[start Records supplied]

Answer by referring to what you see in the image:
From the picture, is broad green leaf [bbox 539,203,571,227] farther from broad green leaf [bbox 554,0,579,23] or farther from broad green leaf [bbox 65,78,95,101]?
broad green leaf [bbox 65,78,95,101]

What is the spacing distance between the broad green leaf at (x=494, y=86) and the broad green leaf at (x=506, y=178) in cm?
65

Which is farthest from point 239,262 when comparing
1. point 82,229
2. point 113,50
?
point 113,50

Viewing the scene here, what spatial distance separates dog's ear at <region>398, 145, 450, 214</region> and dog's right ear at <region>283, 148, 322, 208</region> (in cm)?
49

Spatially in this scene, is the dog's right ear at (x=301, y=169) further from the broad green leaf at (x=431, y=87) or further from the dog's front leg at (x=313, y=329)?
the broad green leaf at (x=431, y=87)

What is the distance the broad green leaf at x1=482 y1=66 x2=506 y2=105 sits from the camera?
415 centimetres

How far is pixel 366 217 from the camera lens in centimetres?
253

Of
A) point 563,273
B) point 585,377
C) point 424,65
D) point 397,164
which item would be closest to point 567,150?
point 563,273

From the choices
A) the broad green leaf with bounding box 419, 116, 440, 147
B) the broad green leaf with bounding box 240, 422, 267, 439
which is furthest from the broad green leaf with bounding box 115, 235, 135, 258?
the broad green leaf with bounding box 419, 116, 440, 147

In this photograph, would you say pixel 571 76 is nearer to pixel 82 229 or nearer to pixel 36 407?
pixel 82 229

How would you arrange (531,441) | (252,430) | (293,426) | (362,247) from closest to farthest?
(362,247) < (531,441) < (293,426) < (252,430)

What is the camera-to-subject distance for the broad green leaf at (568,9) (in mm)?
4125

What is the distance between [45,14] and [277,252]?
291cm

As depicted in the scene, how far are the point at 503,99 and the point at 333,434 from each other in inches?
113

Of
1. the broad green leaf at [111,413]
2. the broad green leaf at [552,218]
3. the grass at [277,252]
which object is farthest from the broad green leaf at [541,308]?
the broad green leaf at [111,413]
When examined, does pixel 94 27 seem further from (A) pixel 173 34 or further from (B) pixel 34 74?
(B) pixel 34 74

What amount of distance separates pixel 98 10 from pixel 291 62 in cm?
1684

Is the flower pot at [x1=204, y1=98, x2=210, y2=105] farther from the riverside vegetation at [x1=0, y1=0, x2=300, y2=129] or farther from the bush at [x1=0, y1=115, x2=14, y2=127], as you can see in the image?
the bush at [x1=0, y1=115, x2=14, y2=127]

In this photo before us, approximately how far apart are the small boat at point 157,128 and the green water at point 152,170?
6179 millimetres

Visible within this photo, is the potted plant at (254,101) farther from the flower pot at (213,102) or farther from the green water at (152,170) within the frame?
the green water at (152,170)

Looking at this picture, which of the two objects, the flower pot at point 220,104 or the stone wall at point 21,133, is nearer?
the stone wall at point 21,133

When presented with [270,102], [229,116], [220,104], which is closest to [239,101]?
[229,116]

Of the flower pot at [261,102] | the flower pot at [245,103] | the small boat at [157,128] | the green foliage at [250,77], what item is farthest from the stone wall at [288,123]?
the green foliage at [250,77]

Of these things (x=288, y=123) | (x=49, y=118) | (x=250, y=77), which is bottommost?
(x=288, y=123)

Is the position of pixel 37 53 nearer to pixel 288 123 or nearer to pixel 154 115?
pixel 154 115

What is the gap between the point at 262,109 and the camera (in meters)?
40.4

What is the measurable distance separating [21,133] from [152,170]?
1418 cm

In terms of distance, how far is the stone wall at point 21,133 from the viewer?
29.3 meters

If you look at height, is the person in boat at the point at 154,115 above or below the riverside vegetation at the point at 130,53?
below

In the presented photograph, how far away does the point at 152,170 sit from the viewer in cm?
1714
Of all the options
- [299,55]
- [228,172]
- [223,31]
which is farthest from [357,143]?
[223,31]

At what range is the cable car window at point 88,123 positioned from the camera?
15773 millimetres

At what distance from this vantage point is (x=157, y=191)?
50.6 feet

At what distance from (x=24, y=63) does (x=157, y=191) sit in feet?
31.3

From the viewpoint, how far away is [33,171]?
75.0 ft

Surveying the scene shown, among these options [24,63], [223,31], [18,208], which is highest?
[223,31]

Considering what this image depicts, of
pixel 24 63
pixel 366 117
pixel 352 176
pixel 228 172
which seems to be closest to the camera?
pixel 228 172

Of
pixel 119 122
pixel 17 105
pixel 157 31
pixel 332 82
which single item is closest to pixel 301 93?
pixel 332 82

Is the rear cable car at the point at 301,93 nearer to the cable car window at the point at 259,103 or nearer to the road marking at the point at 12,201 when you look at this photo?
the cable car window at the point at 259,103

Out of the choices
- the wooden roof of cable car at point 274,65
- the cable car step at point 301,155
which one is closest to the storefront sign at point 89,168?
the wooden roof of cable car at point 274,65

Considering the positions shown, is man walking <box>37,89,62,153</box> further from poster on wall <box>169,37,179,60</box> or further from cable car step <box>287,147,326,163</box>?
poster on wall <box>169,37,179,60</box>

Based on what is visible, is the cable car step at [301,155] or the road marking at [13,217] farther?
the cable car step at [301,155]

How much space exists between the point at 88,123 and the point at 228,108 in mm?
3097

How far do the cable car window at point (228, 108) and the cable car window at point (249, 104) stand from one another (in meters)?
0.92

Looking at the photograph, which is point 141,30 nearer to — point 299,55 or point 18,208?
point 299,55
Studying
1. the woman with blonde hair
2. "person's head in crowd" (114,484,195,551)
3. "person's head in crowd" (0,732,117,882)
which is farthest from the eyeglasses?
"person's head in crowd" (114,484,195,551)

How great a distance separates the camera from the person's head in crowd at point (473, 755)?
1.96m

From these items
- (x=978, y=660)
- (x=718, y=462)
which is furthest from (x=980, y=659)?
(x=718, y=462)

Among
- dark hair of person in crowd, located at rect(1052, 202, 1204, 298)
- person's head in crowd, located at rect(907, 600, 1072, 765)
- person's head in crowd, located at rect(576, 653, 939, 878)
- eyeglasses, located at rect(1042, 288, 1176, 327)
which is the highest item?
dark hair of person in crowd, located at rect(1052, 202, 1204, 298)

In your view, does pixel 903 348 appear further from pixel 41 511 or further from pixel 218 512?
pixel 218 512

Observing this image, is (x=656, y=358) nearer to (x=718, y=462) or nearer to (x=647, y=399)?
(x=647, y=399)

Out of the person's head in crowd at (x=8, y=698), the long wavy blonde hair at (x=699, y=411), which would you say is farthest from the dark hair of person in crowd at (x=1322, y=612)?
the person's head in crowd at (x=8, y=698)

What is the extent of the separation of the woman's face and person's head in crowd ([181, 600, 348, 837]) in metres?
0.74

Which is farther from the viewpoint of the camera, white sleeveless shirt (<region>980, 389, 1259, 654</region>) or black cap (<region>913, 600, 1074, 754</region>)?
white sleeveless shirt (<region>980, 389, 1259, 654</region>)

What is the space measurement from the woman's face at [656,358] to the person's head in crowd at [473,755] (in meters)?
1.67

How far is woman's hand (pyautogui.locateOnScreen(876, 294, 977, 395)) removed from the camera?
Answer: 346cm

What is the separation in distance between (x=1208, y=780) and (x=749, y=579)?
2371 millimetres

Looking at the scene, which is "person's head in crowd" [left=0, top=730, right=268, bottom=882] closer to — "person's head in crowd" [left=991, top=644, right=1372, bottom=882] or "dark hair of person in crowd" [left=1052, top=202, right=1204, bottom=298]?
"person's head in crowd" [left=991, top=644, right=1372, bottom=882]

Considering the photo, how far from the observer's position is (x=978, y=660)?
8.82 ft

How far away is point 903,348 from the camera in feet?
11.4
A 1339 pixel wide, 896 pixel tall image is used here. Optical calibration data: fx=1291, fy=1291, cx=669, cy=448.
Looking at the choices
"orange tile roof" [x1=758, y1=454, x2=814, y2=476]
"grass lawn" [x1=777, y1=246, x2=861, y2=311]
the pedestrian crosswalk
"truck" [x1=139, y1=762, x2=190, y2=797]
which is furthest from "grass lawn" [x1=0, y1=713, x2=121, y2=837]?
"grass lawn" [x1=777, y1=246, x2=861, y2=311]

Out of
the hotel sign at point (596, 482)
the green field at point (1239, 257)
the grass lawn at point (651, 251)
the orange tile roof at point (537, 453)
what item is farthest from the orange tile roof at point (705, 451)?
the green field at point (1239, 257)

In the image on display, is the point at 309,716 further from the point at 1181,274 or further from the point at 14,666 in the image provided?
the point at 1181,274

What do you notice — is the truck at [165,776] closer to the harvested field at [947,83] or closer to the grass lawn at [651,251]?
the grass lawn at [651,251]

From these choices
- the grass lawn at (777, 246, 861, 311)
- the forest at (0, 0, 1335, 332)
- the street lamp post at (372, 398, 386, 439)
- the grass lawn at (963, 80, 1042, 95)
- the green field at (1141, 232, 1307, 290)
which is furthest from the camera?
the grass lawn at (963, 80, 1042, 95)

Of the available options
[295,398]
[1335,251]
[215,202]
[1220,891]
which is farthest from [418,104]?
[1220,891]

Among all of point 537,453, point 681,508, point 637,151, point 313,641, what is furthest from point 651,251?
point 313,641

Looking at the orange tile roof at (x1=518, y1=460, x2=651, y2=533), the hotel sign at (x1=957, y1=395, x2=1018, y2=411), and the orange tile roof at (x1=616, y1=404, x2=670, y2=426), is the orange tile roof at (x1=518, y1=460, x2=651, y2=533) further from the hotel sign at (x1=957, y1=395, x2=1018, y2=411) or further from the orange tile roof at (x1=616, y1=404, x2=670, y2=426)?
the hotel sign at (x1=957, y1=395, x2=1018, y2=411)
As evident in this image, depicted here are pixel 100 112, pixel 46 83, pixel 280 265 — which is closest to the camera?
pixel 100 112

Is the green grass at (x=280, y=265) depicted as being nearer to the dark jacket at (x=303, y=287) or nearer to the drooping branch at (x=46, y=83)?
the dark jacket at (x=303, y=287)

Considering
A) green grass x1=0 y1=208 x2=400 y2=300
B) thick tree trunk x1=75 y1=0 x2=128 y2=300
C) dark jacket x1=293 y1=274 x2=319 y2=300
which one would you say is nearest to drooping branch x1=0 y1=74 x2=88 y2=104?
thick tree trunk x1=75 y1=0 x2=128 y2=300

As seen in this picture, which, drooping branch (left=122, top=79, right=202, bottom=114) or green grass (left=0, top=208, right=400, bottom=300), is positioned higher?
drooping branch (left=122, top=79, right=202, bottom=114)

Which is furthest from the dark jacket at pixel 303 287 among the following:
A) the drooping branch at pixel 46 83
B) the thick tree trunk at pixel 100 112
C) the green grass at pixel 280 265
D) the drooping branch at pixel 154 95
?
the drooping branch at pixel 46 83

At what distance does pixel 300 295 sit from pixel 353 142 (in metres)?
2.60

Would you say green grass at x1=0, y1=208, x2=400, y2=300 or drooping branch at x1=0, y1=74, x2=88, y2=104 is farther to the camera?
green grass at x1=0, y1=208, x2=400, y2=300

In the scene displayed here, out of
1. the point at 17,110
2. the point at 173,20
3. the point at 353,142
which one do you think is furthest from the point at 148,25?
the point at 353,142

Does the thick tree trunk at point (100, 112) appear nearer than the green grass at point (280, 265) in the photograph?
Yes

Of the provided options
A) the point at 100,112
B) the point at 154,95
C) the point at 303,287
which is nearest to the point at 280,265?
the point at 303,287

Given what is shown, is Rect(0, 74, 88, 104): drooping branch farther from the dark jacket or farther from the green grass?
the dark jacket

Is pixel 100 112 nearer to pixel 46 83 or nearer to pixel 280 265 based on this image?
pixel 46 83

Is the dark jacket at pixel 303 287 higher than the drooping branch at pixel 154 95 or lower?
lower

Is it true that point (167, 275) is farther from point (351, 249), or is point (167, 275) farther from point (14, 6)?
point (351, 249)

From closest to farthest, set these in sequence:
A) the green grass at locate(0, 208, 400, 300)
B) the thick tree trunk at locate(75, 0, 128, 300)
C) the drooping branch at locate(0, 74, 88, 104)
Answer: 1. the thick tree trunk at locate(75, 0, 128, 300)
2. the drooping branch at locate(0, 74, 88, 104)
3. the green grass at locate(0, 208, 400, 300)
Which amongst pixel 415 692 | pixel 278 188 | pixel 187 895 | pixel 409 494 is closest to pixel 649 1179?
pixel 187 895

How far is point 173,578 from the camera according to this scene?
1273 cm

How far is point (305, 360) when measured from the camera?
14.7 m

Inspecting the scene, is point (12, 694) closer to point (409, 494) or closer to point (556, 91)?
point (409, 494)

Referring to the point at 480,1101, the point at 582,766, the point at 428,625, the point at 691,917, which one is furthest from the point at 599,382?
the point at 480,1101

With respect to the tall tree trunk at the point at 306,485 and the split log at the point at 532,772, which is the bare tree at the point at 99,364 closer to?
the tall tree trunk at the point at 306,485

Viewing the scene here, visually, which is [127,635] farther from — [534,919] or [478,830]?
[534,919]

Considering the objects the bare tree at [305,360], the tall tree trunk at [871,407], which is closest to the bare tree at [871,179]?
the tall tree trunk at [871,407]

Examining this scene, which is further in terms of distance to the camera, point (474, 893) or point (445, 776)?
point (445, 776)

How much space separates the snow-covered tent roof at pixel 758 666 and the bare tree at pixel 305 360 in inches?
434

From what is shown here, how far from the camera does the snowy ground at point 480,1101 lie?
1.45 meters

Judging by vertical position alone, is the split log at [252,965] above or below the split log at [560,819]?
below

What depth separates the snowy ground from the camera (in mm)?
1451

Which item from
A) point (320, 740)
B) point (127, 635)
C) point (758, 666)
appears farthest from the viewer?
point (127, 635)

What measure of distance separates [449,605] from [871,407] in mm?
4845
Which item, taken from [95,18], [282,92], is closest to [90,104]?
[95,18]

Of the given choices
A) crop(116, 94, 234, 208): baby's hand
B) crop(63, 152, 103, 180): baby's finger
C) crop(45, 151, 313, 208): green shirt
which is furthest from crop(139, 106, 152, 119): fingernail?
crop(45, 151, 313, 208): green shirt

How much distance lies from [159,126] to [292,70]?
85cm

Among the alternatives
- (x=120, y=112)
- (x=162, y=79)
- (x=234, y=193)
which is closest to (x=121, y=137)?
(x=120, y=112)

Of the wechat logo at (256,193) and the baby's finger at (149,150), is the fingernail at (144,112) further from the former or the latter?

[end Records supplied]

**What the task asks:**
Please rewrite the lines above, starting at the line that has "How great a" and ending after the line that has "2371 millimetres". Replace "woman's face" with "woman's nose" and leave everything else unchanged.

**Exercise result:**
How great a distance separates the camera from the person's head in crowd at point (473, 755)?
1.96m

From these items
- (x=978, y=660)
- (x=718, y=462)
which is furthest from (x=980, y=659)?
(x=718, y=462)

Among
- dark hair of person in crowd, located at rect(1052, 202, 1204, 298)
- person's head in crowd, located at rect(907, 600, 1072, 765)
- person's head in crowd, located at rect(576, 653, 939, 878)
- eyeglasses, located at rect(1042, 288, 1176, 327)
which is the highest item?
dark hair of person in crowd, located at rect(1052, 202, 1204, 298)

In your view, does pixel 903 348 appear further from pixel 41 511 or further from pixel 218 512?
pixel 218 512

Observing this image, is (x=656, y=358) nearer to (x=718, y=462) or nearer to (x=647, y=399)?
(x=647, y=399)

Out of the person's head in crowd at (x=8, y=698), the long wavy blonde hair at (x=699, y=411), which would you say is farthest from the dark hair of person in crowd at (x=1322, y=612)?
the person's head in crowd at (x=8, y=698)

What is the extent of the separation of the woman's nose and person's head in crowd ([181, 600, 348, 837]) in metres?
0.74

Which is farther from the viewpoint of the camera, white sleeveless shirt (<region>980, 389, 1259, 654</region>) or black cap (<region>913, 600, 1074, 754</region>)?
white sleeveless shirt (<region>980, 389, 1259, 654</region>)

What is the space measurement from the woman's nose at [656,358] to the person's head in crowd at [473,755] (in meters)?
1.67

How far is woman's hand (pyautogui.locateOnScreen(876, 294, 977, 395)) removed from the camera?
Answer: 346cm

What is the separation in distance between (x=1208, y=780) and (x=749, y=579)?
2371 millimetres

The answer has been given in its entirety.